Many of these challenges involve making the transition from fee-based services to more value-based care methods, which is something the entire healthcare industry as a whole is working towards. Making this shift requires providers to adjusts their workflows and communication strategies to be more team-centered.
The shift also involves changing the way providers are reimbursed as well as who can reimburse, because in population health programs the services can be more decentralized (with nurses, behavioral health specialists, and PA’s playing a more significant role).
Another group of challenges listed above has to do with changing and understanding technology and data systems. To successfully implement population health practices, there needs to be a higher amount of data taken and analyzed, and this data needs to be easily accessible for providers.
In a recent poll conducted by HIMSS, 67% of organizations practice some form of population management, but only 25% of these institutions have implemented any technology to process population health analytics effectively. It is worth mentioning that over 80% of the polled organizations maintain chronic conditions and wellness services.

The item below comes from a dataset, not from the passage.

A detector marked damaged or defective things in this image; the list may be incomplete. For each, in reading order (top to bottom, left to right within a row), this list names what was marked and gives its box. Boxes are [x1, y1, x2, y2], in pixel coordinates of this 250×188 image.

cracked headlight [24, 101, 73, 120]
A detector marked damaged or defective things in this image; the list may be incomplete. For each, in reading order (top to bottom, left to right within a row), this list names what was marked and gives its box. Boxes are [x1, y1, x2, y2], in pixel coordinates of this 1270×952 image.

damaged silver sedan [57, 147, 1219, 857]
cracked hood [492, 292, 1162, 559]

How Population Health Management Can Help Practices
One medical center that has proven success using the population health model is the Physicians Medical Center (PMS) in McMinnville, Oregon. PMC successfully used a population health program that changed the way it approached diabetes. PMC has 22 providers, including physicians, behaviorists, pharmacists, nutritionists, and diabetes educators. This team serves 25,000 patients annually. They started their population health program by using a smaller, specified group of 846 patients with diabetes.

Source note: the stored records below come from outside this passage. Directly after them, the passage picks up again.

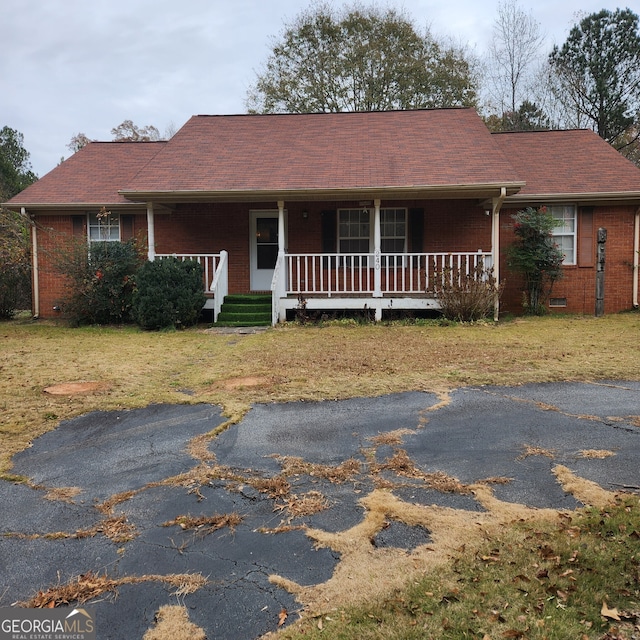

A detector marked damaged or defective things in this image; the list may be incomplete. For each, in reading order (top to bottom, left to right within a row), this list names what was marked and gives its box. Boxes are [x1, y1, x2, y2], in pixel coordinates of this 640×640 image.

cracked asphalt driveway [1, 382, 640, 636]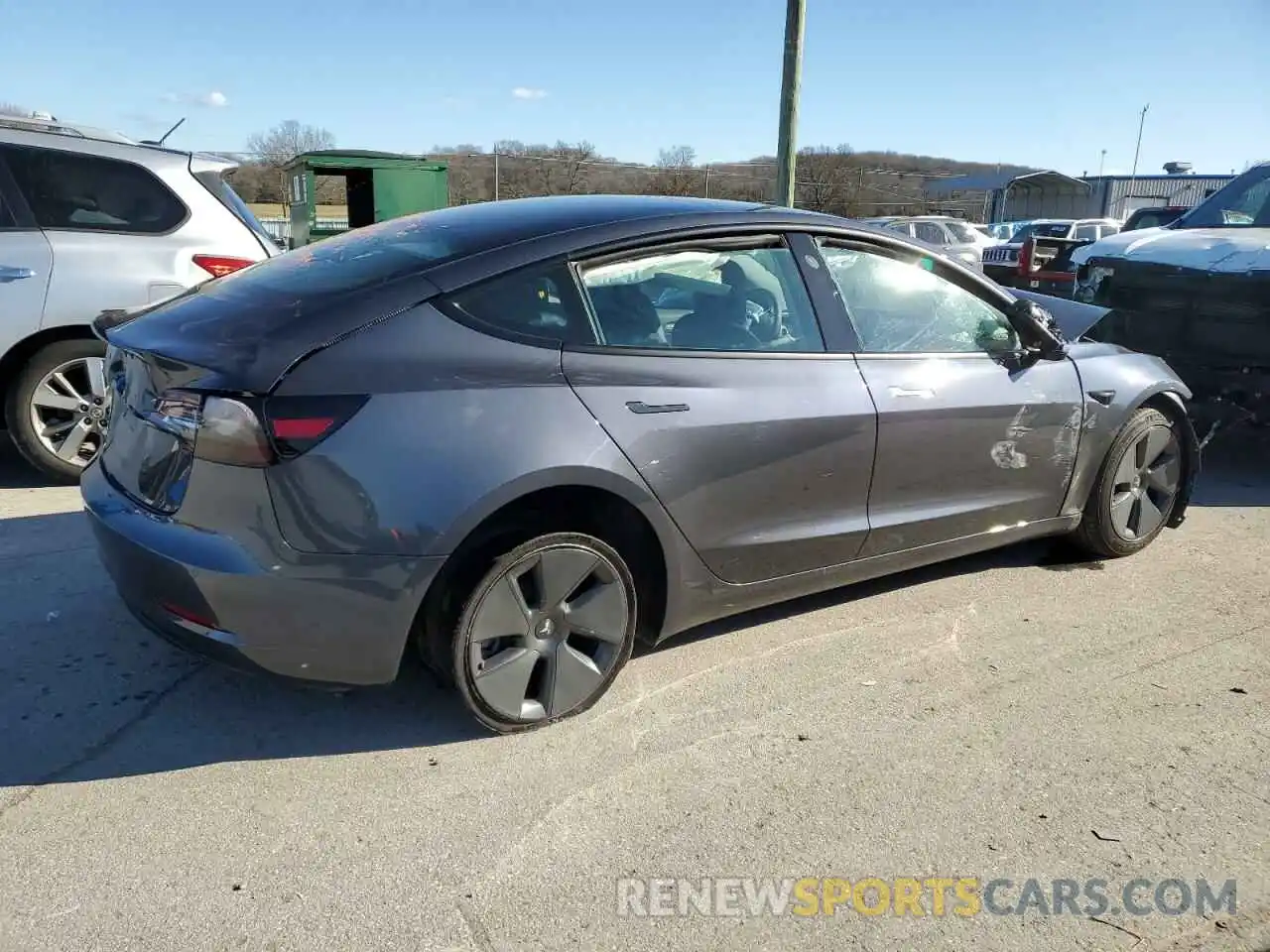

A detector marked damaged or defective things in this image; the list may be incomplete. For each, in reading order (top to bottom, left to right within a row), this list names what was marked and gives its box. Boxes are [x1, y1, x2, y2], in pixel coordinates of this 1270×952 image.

cracked pavement [0, 436, 1264, 949]
damaged car [84, 191, 1194, 731]
damaged car [1072, 162, 1270, 426]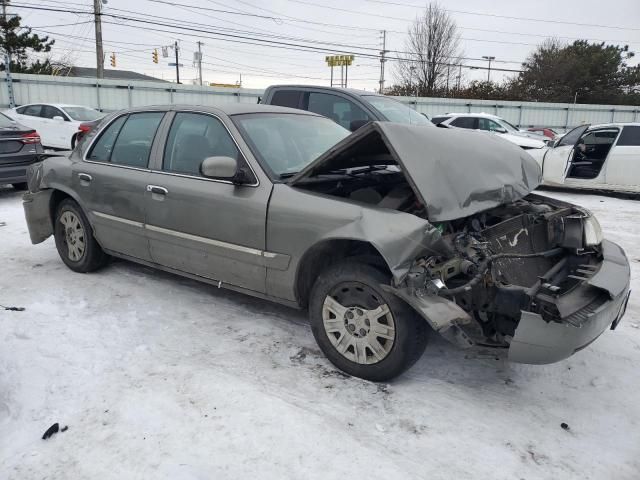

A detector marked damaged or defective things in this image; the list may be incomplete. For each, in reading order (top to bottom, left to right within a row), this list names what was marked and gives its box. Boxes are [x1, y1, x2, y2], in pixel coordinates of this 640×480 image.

bent bumper [22, 188, 53, 244]
crashed gray sedan [23, 106, 632, 382]
crumpled hood [288, 122, 540, 223]
damaged front end [396, 195, 632, 364]
bent bumper [510, 240, 632, 364]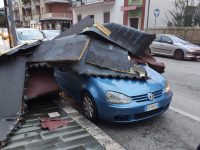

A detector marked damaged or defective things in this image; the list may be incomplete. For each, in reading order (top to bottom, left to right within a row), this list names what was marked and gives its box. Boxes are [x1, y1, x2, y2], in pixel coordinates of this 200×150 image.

storm damage [0, 16, 166, 146]
crushed vehicle [0, 16, 172, 148]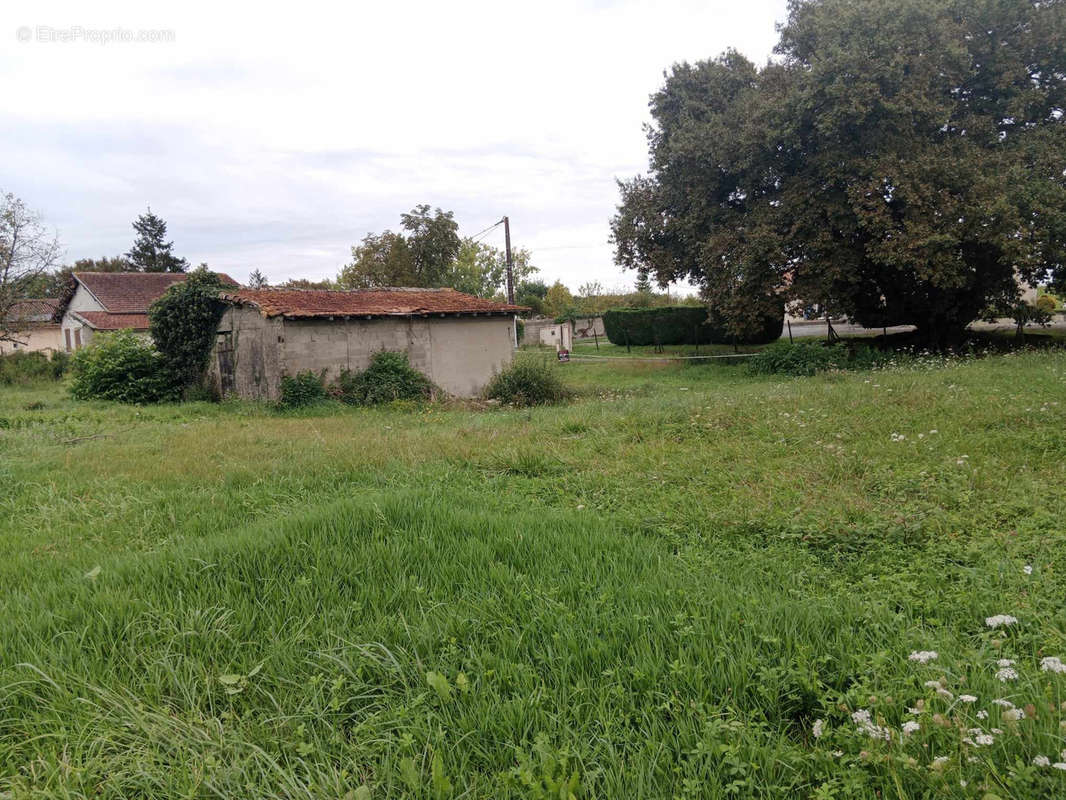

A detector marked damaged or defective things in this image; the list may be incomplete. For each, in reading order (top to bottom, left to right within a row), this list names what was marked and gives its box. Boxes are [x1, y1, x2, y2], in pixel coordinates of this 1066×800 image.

broken roof [220, 288, 528, 320]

PMC started using a population healthcare model when it accepted the Comprehensive Primary Care Initiative (CPCi), a four-year, multi-payer pilot meant to strengthen their level of care while also incentivizing provider participants. PMC quickly realized that their resources and staff levels were insufficient to support the transition to a population health model, so it made some changes. They got buy-in from providers by presenting them with convincing data that pinpointed the areas requiring intervention.

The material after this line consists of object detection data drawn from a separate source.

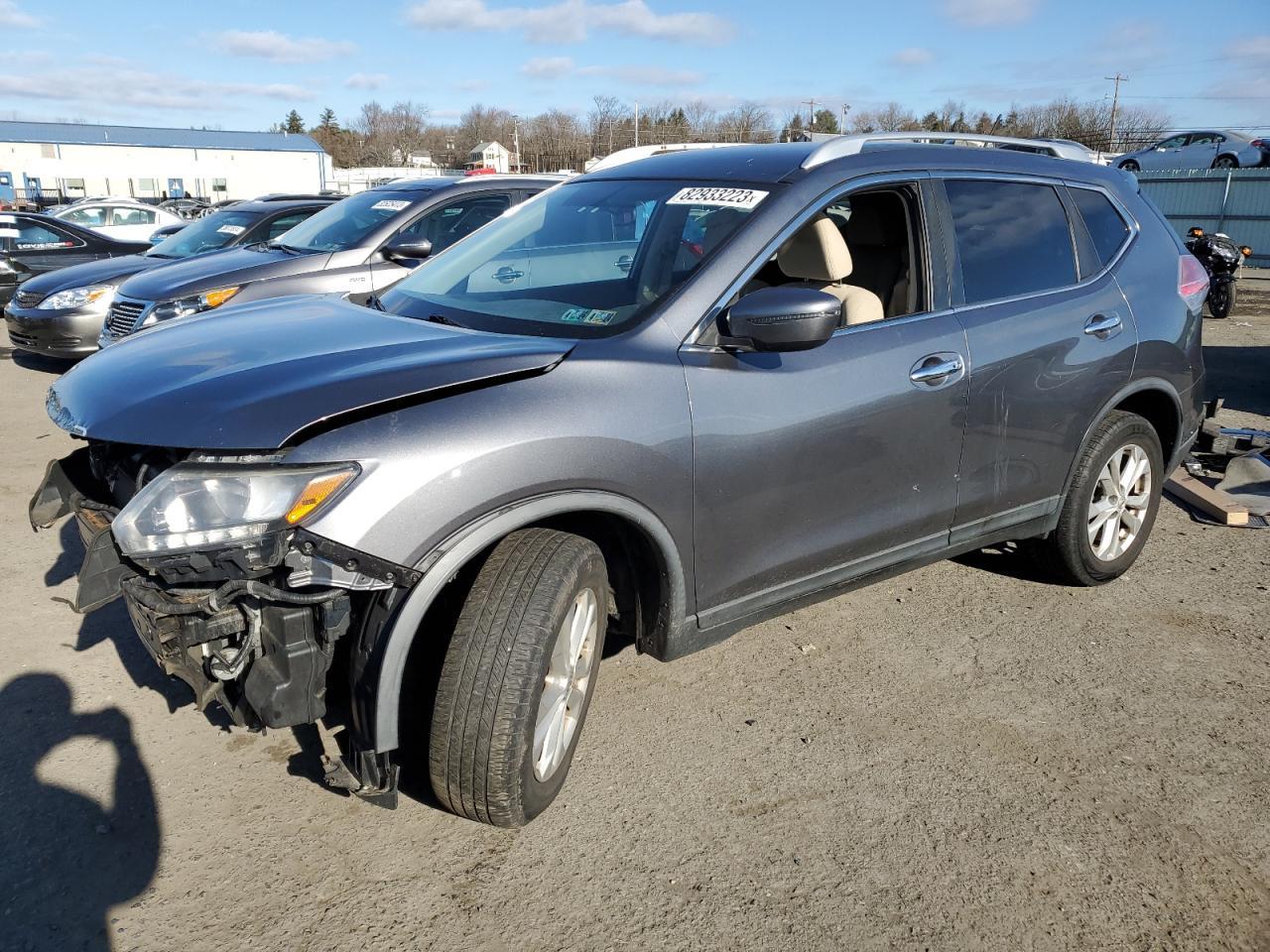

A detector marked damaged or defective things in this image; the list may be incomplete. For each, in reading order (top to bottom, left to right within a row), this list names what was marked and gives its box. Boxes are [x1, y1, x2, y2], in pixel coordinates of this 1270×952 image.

crumpled hood [16, 253, 155, 298]
broken headlight assembly [143, 282, 243, 327]
crumpled hood [116, 246, 329, 301]
crumpled hood [50, 294, 572, 450]
broken headlight assembly [111, 462, 357, 559]
damaged nissan rogue [27, 140, 1199, 825]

Over the course of seven years, PMC administrators made the following organizational changes to meet population health goals:
- Enhance outreach responsibility for patients who are past due for services
- Assign every patient to a primary care provider
- Hire an extended care management team
- Stratify patients based on risk levels
- Create care plans for high-risk and rising-risk patients
- Manage transitional care services for patients discharged from the ED or hospital
- Implement new workflows and a team-based care model
- Share decision-making with patients
- Institute a patient/family advisory council
Population Health & Centricity Practice Solution
PMC also used Quatris Healthco’s Centricity Practice Solution to gain data from the practice’s electronic medical records for population health. The staff used Quatris Healthco’s system to combine patient records with treatment guidelines to create a comprehensive patient profile. This increase in automation helped the providers spend less time on paperwork and increased their level of care for patients.
In a six-month population health pilot of 846 diabetes patients, PMC achieved the following outcomes:
- Doubled utilization of diabetes educators from 27 percent to 54 percent
- Reduced the number of patients with A1C higher than 9% by 30%, from 23% to 16%
- Decreased the number of patients past due for office visits or labs by 33% from 45% to 30%
- Rolled out the population health program to the remaining diabetes patients
- Added a retinal eye exam at the point of care
PMC, with the assistance of Quatris Healthco, demonstrated that with the right tools, data, and management, population health models can be successful and increase the quality of services for people with chronic illnesses.